Kids Losing Interest in Baseball

July 3, 2001 -- Once upon a time in America, children and baseball were inseparable companions. Major League ballplayers were their heroes, and it was awfully hard to drag a child away from a summer evening game to go to bed.

It was that way for almost a century. … Until the 1990s, and the emergence of "extreme" sports like skateboarding and mountain biking, newly popular sports like soccer — and the virtual sport of video games.

Over the last decade, the companies that make baseballs, bats and gloves have seen their sales plummet. A study by the Sporting Goods Manufacturers Association found that overall baseball participation dropped by 3 million players in the last 10 years.

"We're losing the casual baseball player, the sandlot player," said Tom Cove, the association's vice president of government relations.

Although Little League numbers are at a record high and most baseball parks are busy, the association found an alarming 28 percent drop in children's interest in the sport since 1987.

Some critics say today's players often don't connect with children.

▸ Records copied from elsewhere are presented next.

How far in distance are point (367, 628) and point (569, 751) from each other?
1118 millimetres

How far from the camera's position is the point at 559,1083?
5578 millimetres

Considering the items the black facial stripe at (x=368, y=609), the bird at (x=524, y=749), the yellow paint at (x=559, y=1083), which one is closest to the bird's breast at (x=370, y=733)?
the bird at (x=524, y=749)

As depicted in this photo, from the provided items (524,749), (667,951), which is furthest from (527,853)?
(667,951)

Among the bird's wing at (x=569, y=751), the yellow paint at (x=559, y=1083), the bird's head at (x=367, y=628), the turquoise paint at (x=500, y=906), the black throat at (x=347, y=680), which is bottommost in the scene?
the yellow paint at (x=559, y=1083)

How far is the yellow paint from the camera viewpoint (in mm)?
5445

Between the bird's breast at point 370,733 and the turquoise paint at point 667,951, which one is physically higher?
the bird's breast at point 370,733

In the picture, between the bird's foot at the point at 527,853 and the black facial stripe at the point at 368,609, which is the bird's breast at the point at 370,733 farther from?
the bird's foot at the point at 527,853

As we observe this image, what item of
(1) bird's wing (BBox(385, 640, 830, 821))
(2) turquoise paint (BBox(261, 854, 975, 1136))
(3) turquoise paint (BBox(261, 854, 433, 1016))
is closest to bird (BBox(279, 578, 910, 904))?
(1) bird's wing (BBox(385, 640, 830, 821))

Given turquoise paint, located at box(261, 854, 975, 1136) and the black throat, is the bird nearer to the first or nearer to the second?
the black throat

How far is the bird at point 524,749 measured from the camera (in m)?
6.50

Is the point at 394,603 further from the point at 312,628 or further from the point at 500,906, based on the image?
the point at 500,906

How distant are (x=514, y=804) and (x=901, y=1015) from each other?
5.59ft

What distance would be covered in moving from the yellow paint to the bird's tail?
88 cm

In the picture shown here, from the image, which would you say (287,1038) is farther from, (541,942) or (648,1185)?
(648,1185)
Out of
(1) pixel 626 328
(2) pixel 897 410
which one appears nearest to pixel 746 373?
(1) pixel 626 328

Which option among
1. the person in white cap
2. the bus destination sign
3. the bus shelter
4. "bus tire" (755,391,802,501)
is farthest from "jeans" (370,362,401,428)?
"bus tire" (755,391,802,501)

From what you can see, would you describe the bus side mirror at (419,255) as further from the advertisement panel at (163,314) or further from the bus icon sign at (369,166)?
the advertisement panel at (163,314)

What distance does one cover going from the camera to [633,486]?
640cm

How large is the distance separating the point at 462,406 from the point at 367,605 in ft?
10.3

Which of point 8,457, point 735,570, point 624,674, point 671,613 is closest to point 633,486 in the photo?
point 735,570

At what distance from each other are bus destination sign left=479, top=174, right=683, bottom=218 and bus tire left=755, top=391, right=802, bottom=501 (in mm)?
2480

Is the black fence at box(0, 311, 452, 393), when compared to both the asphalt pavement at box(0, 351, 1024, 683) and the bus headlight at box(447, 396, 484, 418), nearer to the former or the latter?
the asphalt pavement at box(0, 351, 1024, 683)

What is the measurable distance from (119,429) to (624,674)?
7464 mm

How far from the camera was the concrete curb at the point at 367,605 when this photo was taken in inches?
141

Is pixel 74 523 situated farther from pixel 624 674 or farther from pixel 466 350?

In the last five years, the number of viewers under 18 who watched the World Series has fallen by 30 percent.

In a bid to encourage a younger crowd, Comerica Park in Detroit sometimes admits children under 14 for free.

But some of them are out of touch. One young visitor, Drew Grissom, was a little confused at a recent Detroit Tigers game.

"It's exciting when Babe Ruth's up and he's, like, hitting a home run," Grissom said.

Babe Ruth? The Babe played his last game in 1935.

Taking Action

Major League baseball is trying to get back in children's good graces. It has set up little leagues in inner cities.

President Bush — the first president to have played Little League as a child — is trying to help. Last month he held a highly publicized T-ball game on the White House lawn.

Promoters of the sport are also trying to make it faster, to keep pace with children's other diversions. Communities that can afford them are replacing child pitchers with pitching machines that speed the game up and give the kids more hits.